§.歩兵の装備


ベーカー・ライフル(Baker rifle)

 ライフル銃兵連隊、第60連隊第5〜8大隊、国王陛下のドイツ人部隊軽歩兵及び狙撃兵の小銃。装填の際は薄い革を弾丸に巻き付けて弾丸を施条に食いつかせるが、発射速度が命中率と射程距離より優先される場合は直接、薬包の中身を銃身に入れ、地面に台尻を打ち付けて装填・発射した。


銃剣(bayonet)

 銃剣は肩から掛けたベルトに差している。ソケット式にマスケット銃の筒先に取り付けられるが、これを付けたまま慌てて装填すると銃剣の刃が手を削いだ。ベーカー・ライフルの場合は短剣型で、剣として用いることができた。ハーパーが振り回すのは、これである。


ブラウン・ベス(Brown Bess)

 英国陸軍の通常歩兵、軽歩兵、擲弾兵が用いた小銃。大口径の先込め式滑腔銃で火打ち石で着火・発砲した。ブラウン・ベスはフランス陸軍で用いたものより若干、口径が大きかったために、拿捕した薬包をそのまま使うことができ、命中時の打撃力も大きかった。


水筒(canteen)

 水筒は平たい円筒形のもの、または樽型のものを雑嚢の上に肩から掛けた。


弾薬嚢(だんやくのう、cartridge pouch)

 黒い革製で、ブリキ缶を収めて帯革につながる。通例、36発分の薬(cartridge)を収める。


花形帽章(cockade)

 軍帽に取り付ける国籍マーク。
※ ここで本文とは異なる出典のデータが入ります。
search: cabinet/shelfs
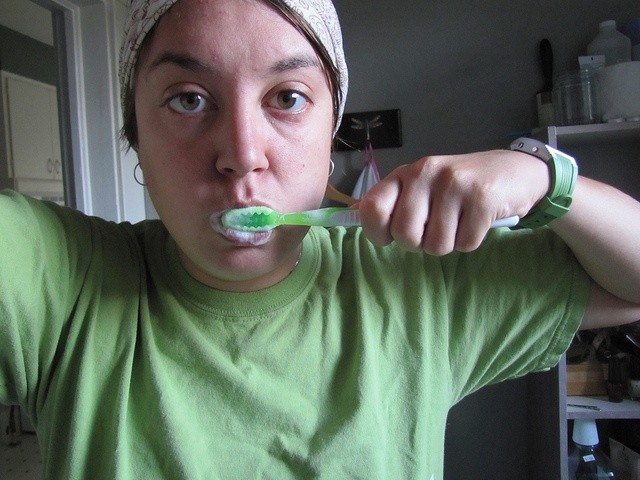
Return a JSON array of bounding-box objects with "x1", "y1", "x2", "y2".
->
[
  {"x1": 0, "y1": 69, "x2": 65, "y2": 199},
  {"x1": 529, "y1": 121, "x2": 640, "y2": 480}
]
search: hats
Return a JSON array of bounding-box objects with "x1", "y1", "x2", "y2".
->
[{"x1": 118, "y1": 0, "x2": 349, "y2": 153}]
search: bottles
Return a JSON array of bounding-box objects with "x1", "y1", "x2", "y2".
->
[
  {"x1": 552, "y1": 71, "x2": 601, "y2": 127},
  {"x1": 568, "y1": 419, "x2": 623, "y2": 480},
  {"x1": 586, "y1": 18, "x2": 632, "y2": 66}
]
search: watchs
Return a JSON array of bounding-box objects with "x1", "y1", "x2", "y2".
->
[{"x1": 505, "y1": 135, "x2": 577, "y2": 231}]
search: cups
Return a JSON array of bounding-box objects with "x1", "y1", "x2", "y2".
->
[{"x1": 578, "y1": 55, "x2": 607, "y2": 123}]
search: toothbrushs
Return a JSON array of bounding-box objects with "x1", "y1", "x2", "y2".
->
[{"x1": 219, "y1": 204, "x2": 521, "y2": 233}]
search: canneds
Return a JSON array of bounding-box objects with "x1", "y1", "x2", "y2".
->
[{"x1": 556, "y1": 72, "x2": 599, "y2": 125}]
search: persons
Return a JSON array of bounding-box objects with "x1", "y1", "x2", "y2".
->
[{"x1": 3, "y1": 2, "x2": 640, "y2": 479}]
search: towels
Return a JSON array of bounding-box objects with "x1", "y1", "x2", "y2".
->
[{"x1": 350, "y1": 143, "x2": 381, "y2": 202}]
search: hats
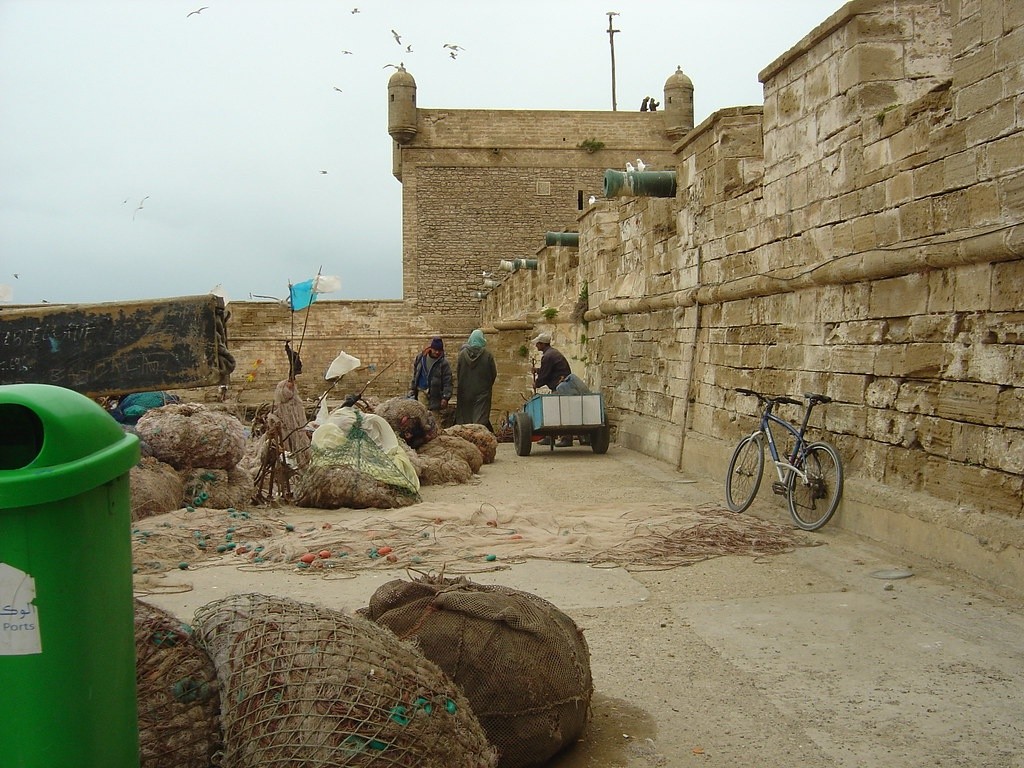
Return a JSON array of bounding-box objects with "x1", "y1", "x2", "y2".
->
[
  {"x1": 531, "y1": 333, "x2": 551, "y2": 344},
  {"x1": 431, "y1": 338, "x2": 444, "y2": 350}
]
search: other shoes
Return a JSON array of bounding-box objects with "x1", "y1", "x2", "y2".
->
[
  {"x1": 537, "y1": 437, "x2": 555, "y2": 445},
  {"x1": 555, "y1": 439, "x2": 573, "y2": 446}
]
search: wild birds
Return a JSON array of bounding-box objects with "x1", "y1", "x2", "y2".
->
[
  {"x1": 333, "y1": 86, "x2": 342, "y2": 92},
  {"x1": 443, "y1": 43, "x2": 466, "y2": 59},
  {"x1": 186, "y1": 6, "x2": 209, "y2": 17},
  {"x1": 319, "y1": 170, "x2": 328, "y2": 174},
  {"x1": 13, "y1": 273, "x2": 19, "y2": 279},
  {"x1": 341, "y1": 50, "x2": 352, "y2": 54},
  {"x1": 351, "y1": 8, "x2": 360, "y2": 14},
  {"x1": 392, "y1": 29, "x2": 401, "y2": 45},
  {"x1": 121, "y1": 195, "x2": 150, "y2": 221},
  {"x1": 405, "y1": 44, "x2": 414, "y2": 53},
  {"x1": 382, "y1": 63, "x2": 399, "y2": 69}
]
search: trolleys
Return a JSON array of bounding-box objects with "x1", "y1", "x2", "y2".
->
[{"x1": 513, "y1": 394, "x2": 610, "y2": 456}]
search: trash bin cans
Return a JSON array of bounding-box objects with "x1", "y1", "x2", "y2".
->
[{"x1": 0, "y1": 383, "x2": 143, "y2": 768}]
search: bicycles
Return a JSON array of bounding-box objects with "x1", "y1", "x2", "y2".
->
[{"x1": 726, "y1": 388, "x2": 844, "y2": 531}]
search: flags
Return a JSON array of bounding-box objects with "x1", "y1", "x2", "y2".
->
[
  {"x1": 312, "y1": 275, "x2": 340, "y2": 293},
  {"x1": 289, "y1": 279, "x2": 318, "y2": 311},
  {"x1": 326, "y1": 351, "x2": 360, "y2": 380}
]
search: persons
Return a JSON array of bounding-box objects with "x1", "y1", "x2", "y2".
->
[
  {"x1": 649, "y1": 98, "x2": 659, "y2": 111},
  {"x1": 456, "y1": 329, "x2": 497, "y2": 433},
  {"x1": 409, "y1": 337, "x2": 453, "y2": 428},
  {"x1": 640, "y1": 97, "x2": 650, "y2": 112},
  {"x1": 531, "y1": 334, "x2": 573, "y2": 448}
]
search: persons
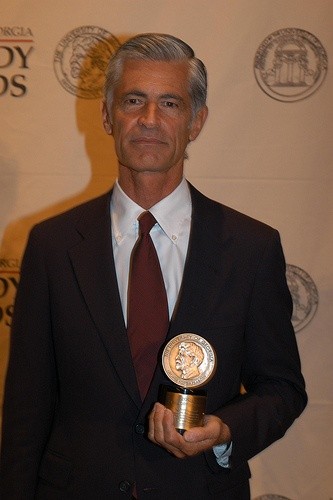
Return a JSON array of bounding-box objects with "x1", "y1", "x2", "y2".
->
[{"x1": 0, "y1": 32, "x2": 308, "y2": 500}]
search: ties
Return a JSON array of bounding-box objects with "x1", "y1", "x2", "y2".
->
[{"x1": 122, "y1": 208, "x2": 171, "y2": 400}]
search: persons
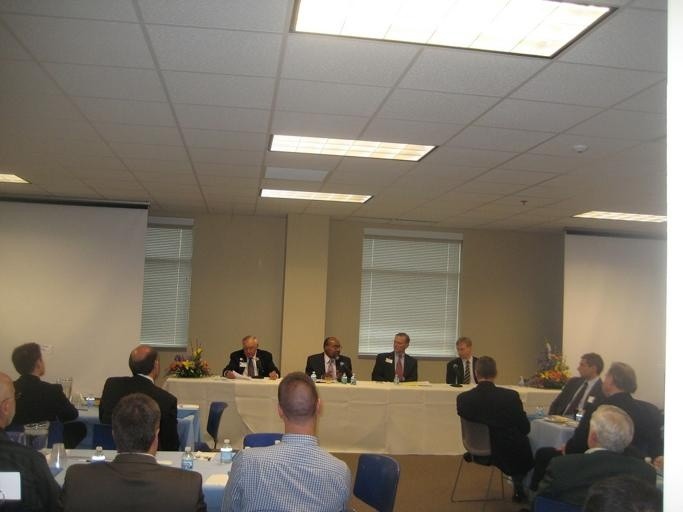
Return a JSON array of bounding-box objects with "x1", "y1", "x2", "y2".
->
[
  {"x1": 0, "y1": 372, "x2": 63, "y2": 512},
  {"x1": 63, "y1": 393, "x2": 208, "y2": 511},
  {"x1": 583, "y1": 475, "x2": 663, "y2": 512},
  {"x1": 222, "y1": 335, "x2": 280, "y2": 380},
  {"x1": 7, "y1": 342, "x2": 87, "y2": 447},
  {"x1": 221, "y1": 371, "x2": 352, "y2": 512},
  {"x1": 100, "y1": 344, "x2": 181, "y2": 451},
  {"x1": 519, "y1": 404, "x2": 657, "y2": 511},
  {"x1": 372, "y1": 332, "x2": 417, "y2": 382},
  {"x1": 446, "y1": 336, "x2": 478, "y2": 384},
  {"x1": 529, "y1": 361, "x2": 662, "y2": 491},
  {"x1": 548, "y1": 353, "x2": 603, "y2": 421},
  {"x1": 457, "y1": 356, "x2": 534, "y2": 501},
  {"x1": 306, "y1": 336, "x2": 352, "y2": 380}
]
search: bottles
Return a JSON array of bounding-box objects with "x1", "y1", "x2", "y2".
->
[
  {"x1": 341, "y1": 372, "x2": 347, "y2": 384},
  {"x1": 219, "y1": 438, "x2": 232, "y2": 463},
  {"x1": 393, "y1": 374, "x2": 399, "y2": 384},
  {"x1": 49, "y1": 442, "x2": 68, "y2": 485},
  {"x1": 86, "y1": 394, "x2": 96, "y2": 416},
  {"x1": 310, "y1": 371, "x2": 317, "y2": 383},
  {"x1": 90, "y1": 446, "x2": 107, "y2": 465},
  {"x1": 349, "y1": 374, "x2": 357, "y2": 385},
  {"x1": 180, "y1": 447, "x2": 194, "y2": 472}
]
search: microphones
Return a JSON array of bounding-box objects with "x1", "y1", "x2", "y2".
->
[
  {"x1": 453, "y1": 363, "x2": 462, "y2": 377},
  {"x1": 340, "y1": 362, "x2": 351, "y2": 375}
]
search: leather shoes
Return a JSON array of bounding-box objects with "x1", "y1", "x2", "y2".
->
[{"x1": 513, "y1": 491, "x2": 530, "y2": 504}]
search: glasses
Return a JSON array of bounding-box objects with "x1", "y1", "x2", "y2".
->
[
  {"x1": 333, "y1": 345, "x2": 343, "y2": 351},
  {"x1": 1, "y1": 391, "x2": 23, "y2": 405}
]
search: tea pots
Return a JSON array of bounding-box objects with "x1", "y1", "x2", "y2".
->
[
  {"x1": 55, "y1": 376, "x2": 74, "y2": 402},
  {"x1": 23, "y1": 420, "x2": 49, "y2": 459}
]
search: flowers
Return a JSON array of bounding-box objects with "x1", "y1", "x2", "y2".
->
[
  {"x1": 523, "y1": 336, "x2": 572, "y2": 390},
  {"x1": 160, "y1": 336, "x2": 212, "y2": 378}
]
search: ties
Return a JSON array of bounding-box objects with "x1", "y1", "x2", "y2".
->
[
  {"x1": 396, "y1": 355, "x2": 402, "y2": 382},
  {"x1": 464, "y1": 361, "x2": 470, "y2": 384},
  {"x1": 564, "y1": 382, "x2": 588, "y2": 416},
  {"x1": 248, "y1": 358, "x2": 256, "y2": 378},
  {"x1": 328, "y1": 359, "x2": 334, "y2": 380}
]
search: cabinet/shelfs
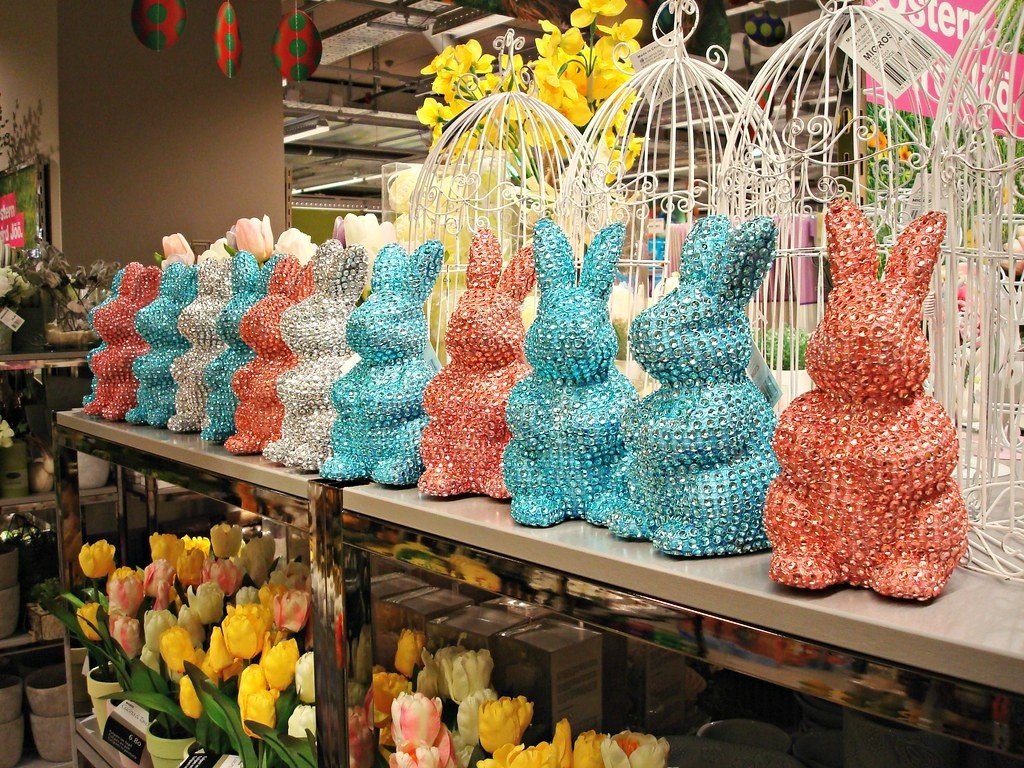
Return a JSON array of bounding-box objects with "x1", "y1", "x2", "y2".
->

英国陸軍とブルンスヴィック公国軍は黒。革命フランスは中心から青、白、赤。フランス王国とフランス王党派が白。


帯革(たいかく、crossbelt)

 色は白。海兵隊では白さを保つために白土を塗りつけていた。銃剣や剣、弾薬嚢を吊るのに用いた。軽歩兵の士官・下士官はこれにホイッスルを取り付けていた。ライフル銃兵のものは黒。


雑嚢(haversack)

 帆布製、またはリネン製の肩掛けカバンである。3日分の糧食を受け取り、ここに納めた。もっとも、3日分を一度に食べてしまう者もいたようである。戦場では海軍が用いるものと同じ乾パンが配布された。


背嚢(はいのう、knapsack)

 1805年以前は帆布製の柔らかい背嚢を用いていた。しかし、1805年にトロッター商会が全面的に納入し始めた背嚢は漆塗りの四角く、堅い帆布製で、スーツケースのようなものであった。これは背負いにくく、兵士には不評で、行軍が長期にわたると兵士の健康を損ねた。兵士の側は自衛策として一刻も早くフランス軍歩兵を仕留めてその背嚢(と、食料、金銭など)を奪い、これを用いたようである。


房飾り(plume)

 房飾りには様々な形があった。色はおおむね、通常歩兵が上半分が白で下半分が赤、擲弾兵が白、軽歩兵、ライフル銃兵が濃緑。


前立帽(シャコー)(shako, or Belgic shako)

 下級士官〜兵士の軍帽。円筒形のものは「円筒帽」と書いてシャコーと読ませているようである。